  • Employment allowance: This will increase from £5,000 to £10,500 from April 2025. The £100,000 threshold will also be removed, meaning the allowance will expand to all eligible employers.
  • Unpaid taxes: The interest charged on late payment of taxes will increase by 1.5 percentage points from April 2025.
  • Non-domiciled taxation: This tax regime will be scrapped from April 2025 and replaced with a new residence scheme. The Temporary Repatriation Facility will be extended from two to three years.
  • Capital Gains Tax: Investors’ Relief will be reduced to £1 million on all disposals made on or after 30 October 2024.
  • Capital Gains Tax: The lower rate will increase from 10% to 18% and the higher rate will increase from 20% to 24% from April 2025.
  • Business asset relief and Investors relief: Both reliefs will increase to 14% from April 2025 and again in April 2026 to 18%, bringing it in line with the lower rate of CGT.
  • Capital Allowances: The 100% first-year allowances for qualifying expenditure on zero-emission cars and plant and machinery for electric vehicle charge points has been extended until 2026.
  • New British ISA: Following consultation, this will be scrapped.
  • Inheritance tax: The current £325,000 nil rate band and £175,000 residence nil rate band will be fixed for a further two years beyond 2028, until April 2030.
  • Inheritance tax: This will be extended to cover unspent pension pots.

## LIST OF TASKS
1: According to the list of tax changes, why will the employment allowance reach all eligible employers?
2: Extend the list of tax changes beyond its last entry, the one on inheritance tax and unspent pension pots.

## DATA EXCERPTS
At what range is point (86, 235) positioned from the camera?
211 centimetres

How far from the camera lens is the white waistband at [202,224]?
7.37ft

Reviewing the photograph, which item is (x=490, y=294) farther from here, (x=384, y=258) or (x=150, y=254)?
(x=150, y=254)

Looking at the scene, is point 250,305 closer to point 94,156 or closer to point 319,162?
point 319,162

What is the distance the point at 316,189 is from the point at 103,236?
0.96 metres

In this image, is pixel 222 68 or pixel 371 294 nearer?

## ANSWERS TO THIS EXERCISE
1: The employment allowance will reach all eligible employers because the £100,000 threshold is being removed.

2:
  • Inheritance tax: Agricultural Property relief will be extended to land managed under certain environmental agreements.

Duty rates

  • Fuel Duty: Rates of fuel duty have been frozen for 2025/26 and the temporary 5p cut in fuel duty will remain for another year until 22 March 2026.
  • Alcohol Duty: Rates on draft products below 8.5% alcohol will be cut by 1.7% from 1 February 2025.
  • NEW Vaping Products Duty: From 1 October 2026, a new flat-rate duty of £2.20 per 10ml of vaping fluid will be introduced.
  • Tobacco Duty: From 6pm on 30 October, the duty will increase by an equivalent of £2.20 per 100 cigarettes or 50g of tobacco and the tobacco duty escalator will be renewed at RPI+2% on all tobacco products until the end of this Parliament.
  • Air Passenger Duty: APD will be increased by £1 for domestic flights, £2 for those flying economy on short-haul flights and £12 for long-haul flights from 2026/27. The higher rate of APD that applies to private jets will increase by 50% from 2026/27. From then on, all rates of APD will increase in line with forecast RPI.
  • Stamp Duty Land Tax: From 31 October 2024, the Higher Rates for Additional Dwellings will increase by 2 percentage points to 5%. SDLT on the purchase of dwellings costing more than £500,000 by corporate bodies will also be increased by 2 percentage points to 17%.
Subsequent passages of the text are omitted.